Por falta de examen, o de sinceridad en el examen. Retraso de la confesión porque no tenemos conciencia de pecado grave. Falta de confianza en los sacerdotes, por una visión meramente humana que nos hace creer que son ellos (y no Dios que actúa a través de ellos), para nuestra salvación. O saber que tenemos un pecado que confesar y que afea nuestra alma, pero seguimos buscando que alguien nos diga “que no es para tanto”.
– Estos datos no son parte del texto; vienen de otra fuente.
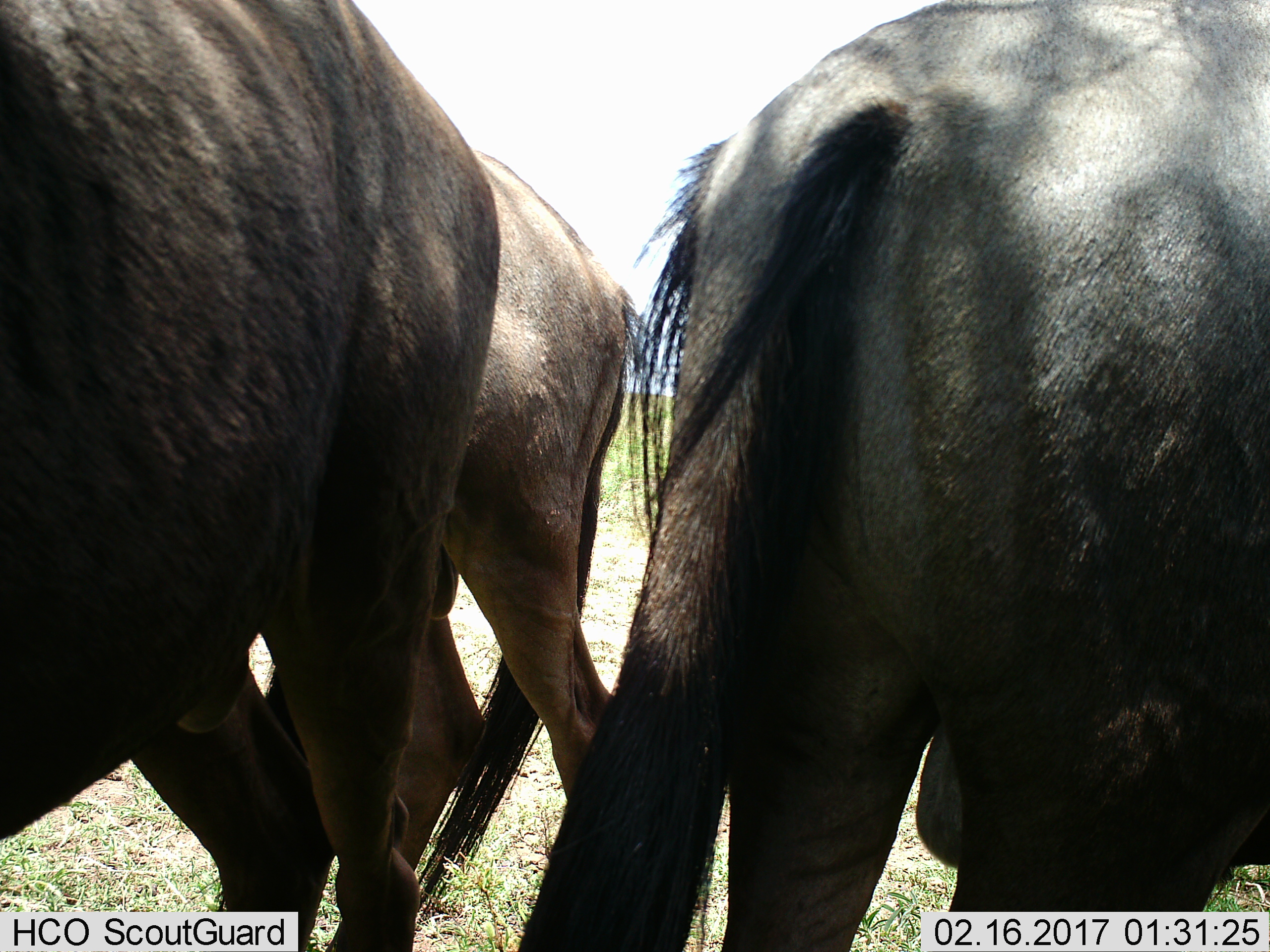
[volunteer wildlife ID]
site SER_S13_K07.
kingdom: Animalia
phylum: Chordata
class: Mammalia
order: Artiodactyla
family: Bovidae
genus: Connochaetes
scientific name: Connochaetes taurinus taurinus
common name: blue wildebeest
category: wildebeestblue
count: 3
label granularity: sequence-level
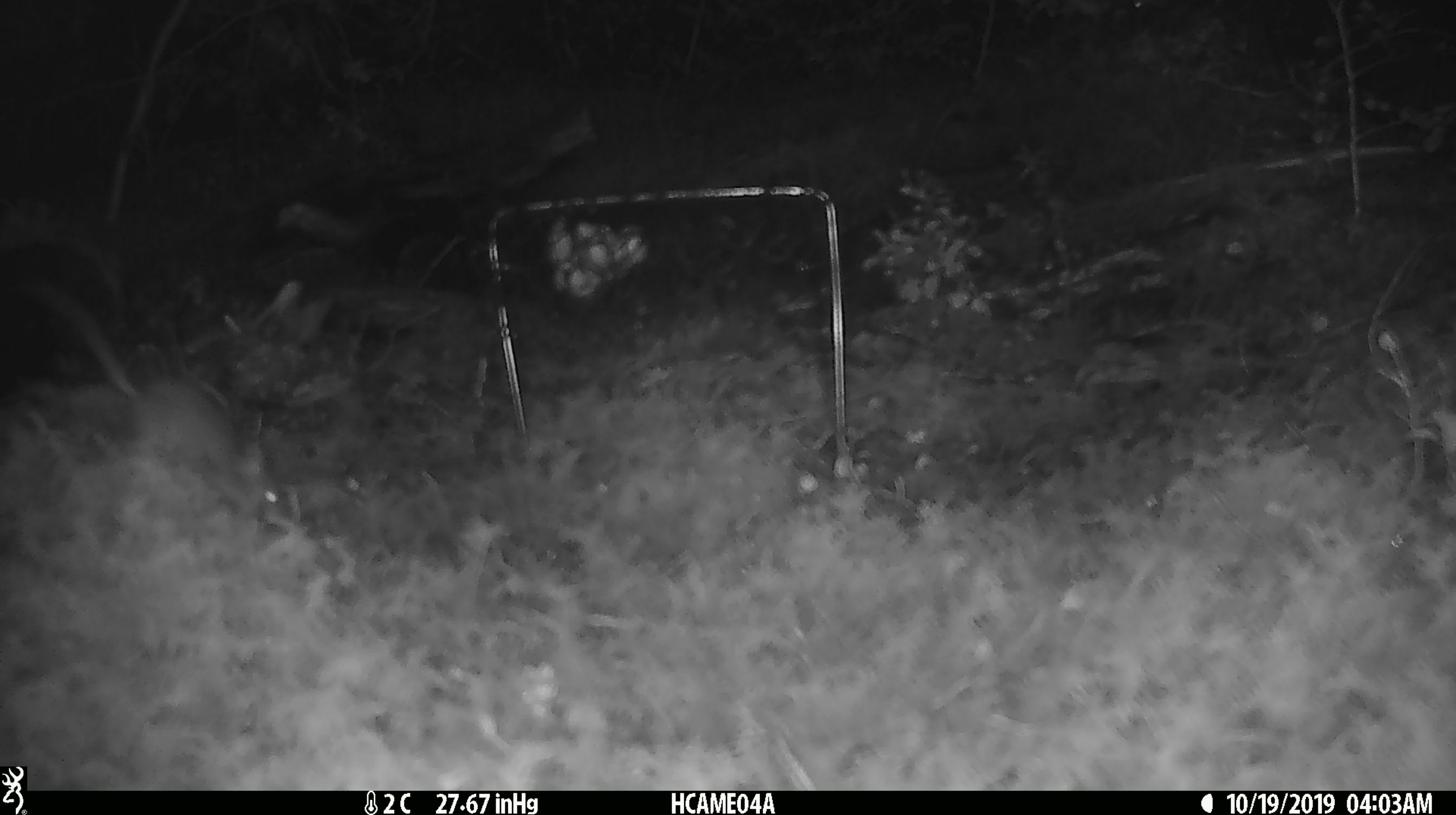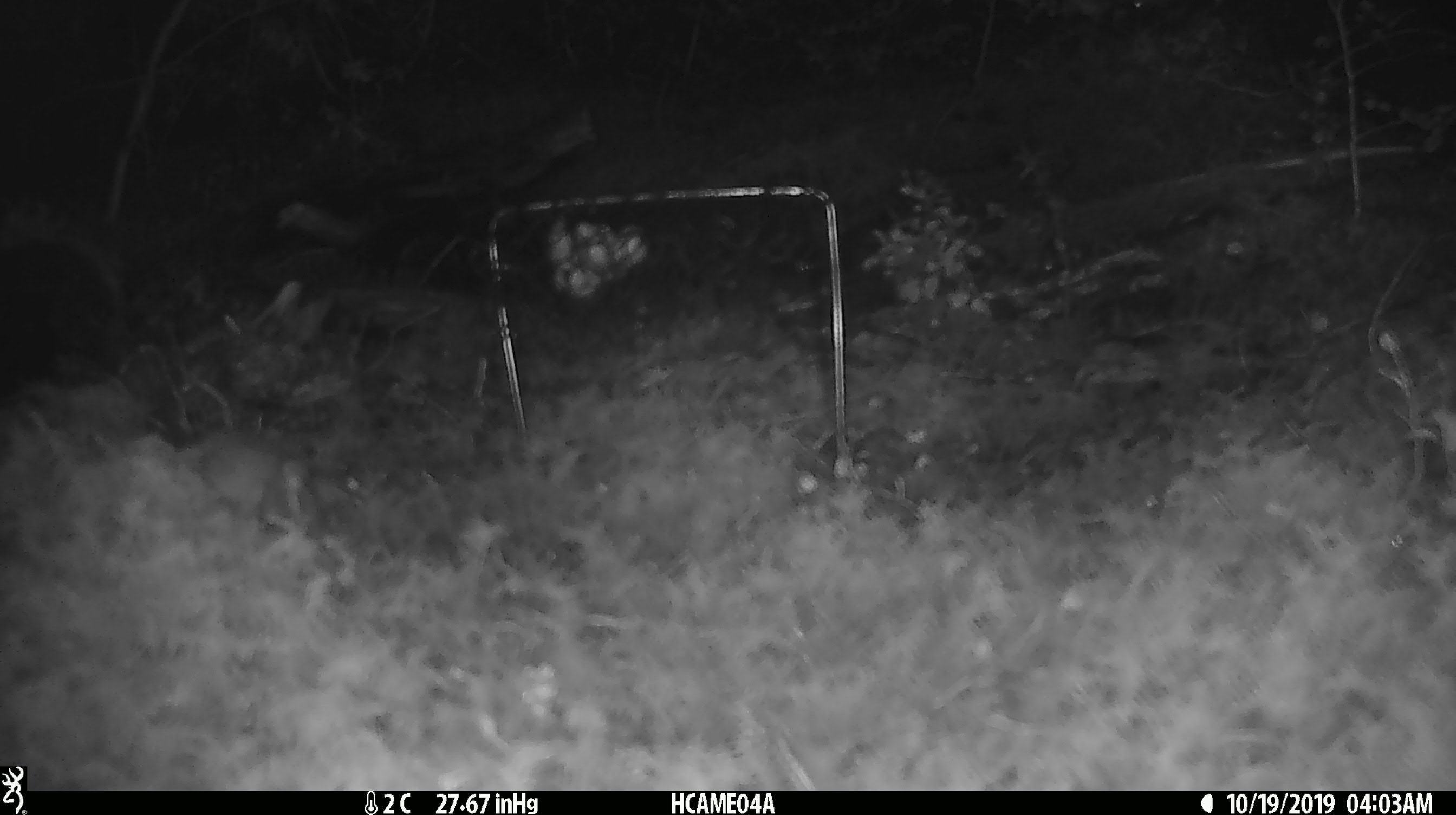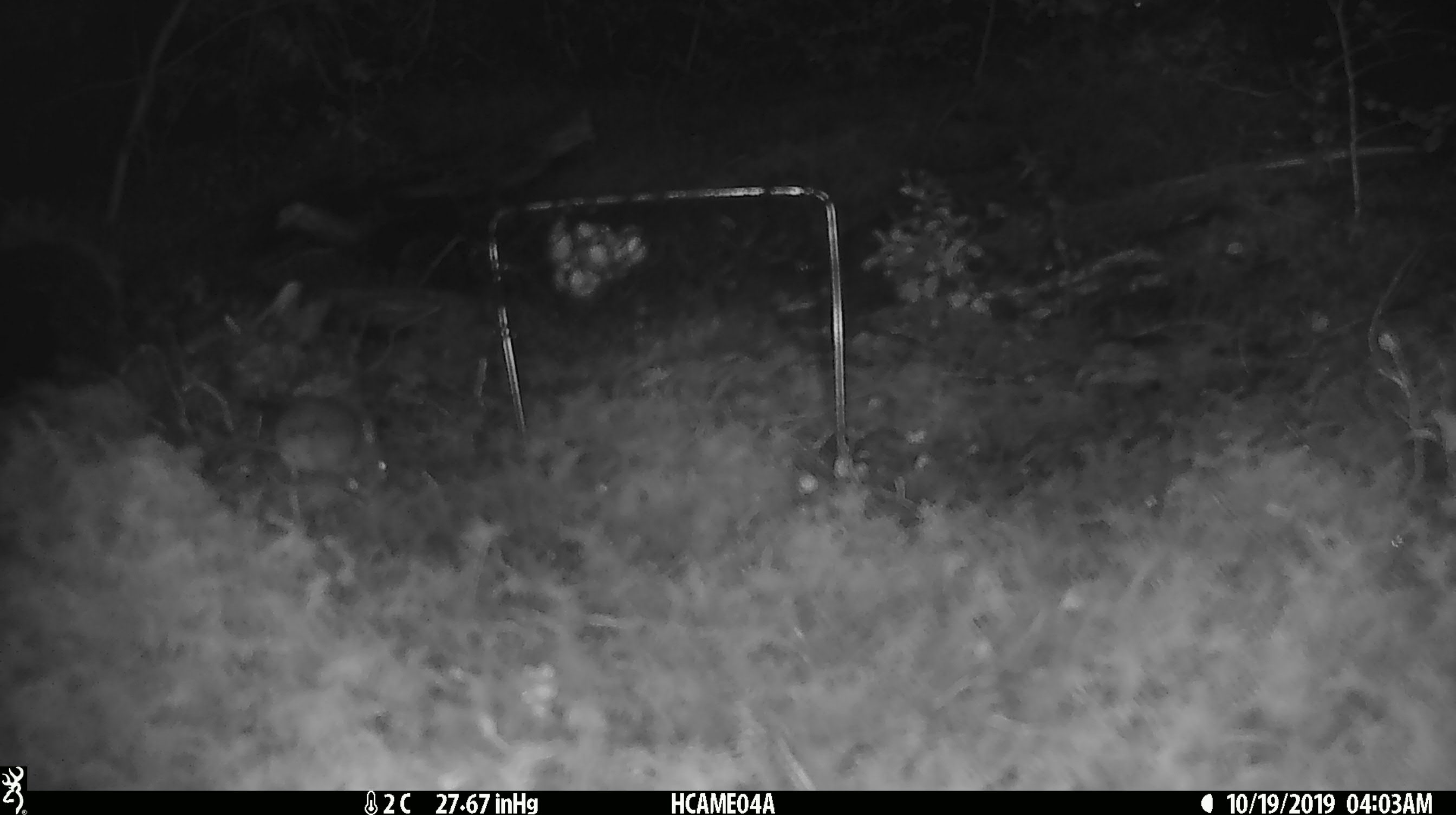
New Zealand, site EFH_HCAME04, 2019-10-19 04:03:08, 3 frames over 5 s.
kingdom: Animalia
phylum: Chordata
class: Mammalia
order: Rodentia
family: Muridae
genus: Mus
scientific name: Mus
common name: mouse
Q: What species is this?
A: Mouse (Mus).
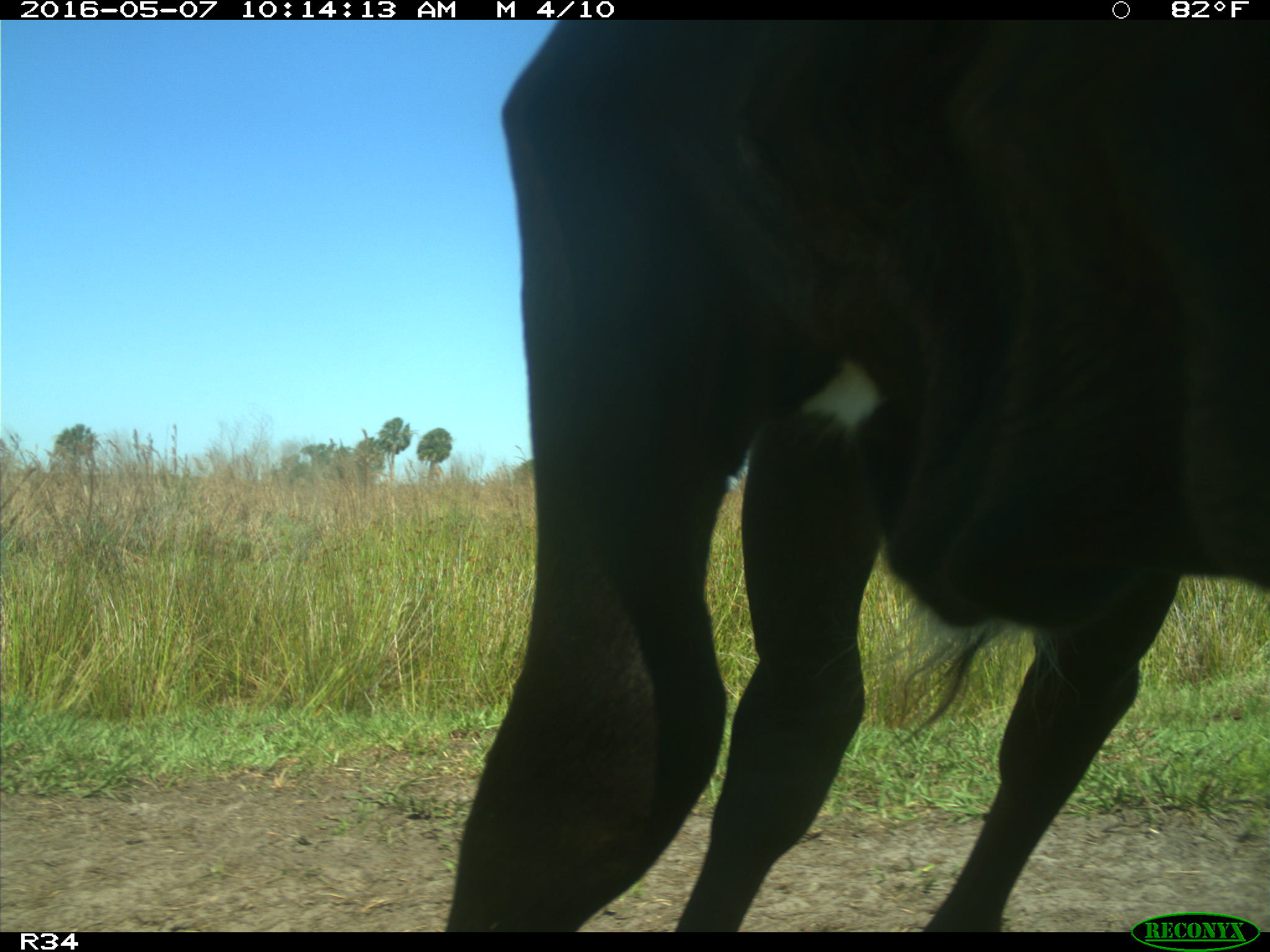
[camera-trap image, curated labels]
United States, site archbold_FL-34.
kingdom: Animalia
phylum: Chordata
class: Mammalia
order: Artiodactyla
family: Bovidae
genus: Bos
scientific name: Bos taurus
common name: domestic cow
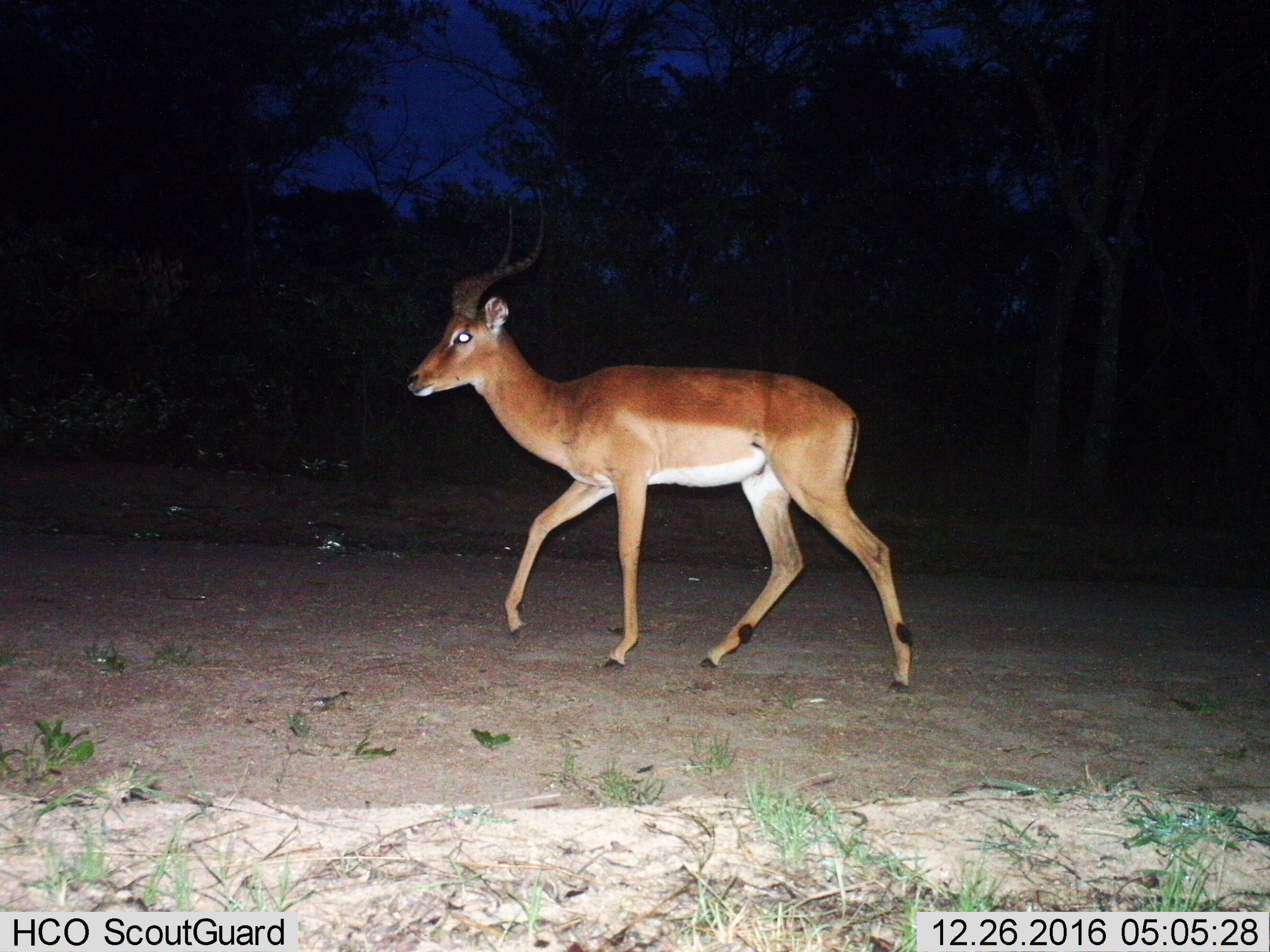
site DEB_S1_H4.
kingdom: Animalia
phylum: Chordata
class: Mammalia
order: Artiodactyla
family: Bovidae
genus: Aepyceros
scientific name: Aepyceros melampus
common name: impala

Señor ¿a quién queremos engañar? Lo que nosotros queremos es alcanzar la verdadera sanación del alma que sólo Tú puedes darnos con las condiciones que quieras. Demasiado haces con no tener repugnancia de nosotros. Tú eres diferente a los demás. En ti no hay rechazo sino esa misericordia auténtica, la de verdad. No la que nos dice: “No te preocupes, no pasa nada…” Sino la misericordia  que nos dice: “puedes estar mejor”.

Hay un último detalle que en el evangelio de hoy refuerza esto último. “Uno de ellos, al verse curado volvió alabando a Dios (…) Y este era samaritano”. De aquí se puede deducir que nada impide que Dios pueda sanar a los hombres, ni siquiera ser samaritano, (que ya sabemos cómo se llevaban con los judíos), ni siquiera el no tener ni un espacio de su ser libre de lepra. Lo importante es que haya buena intención, un buen propósito y humildad. Humildad para reconocernos, para acudir a Dios y para que Él nos cure a su manera y no como queremos nosotros.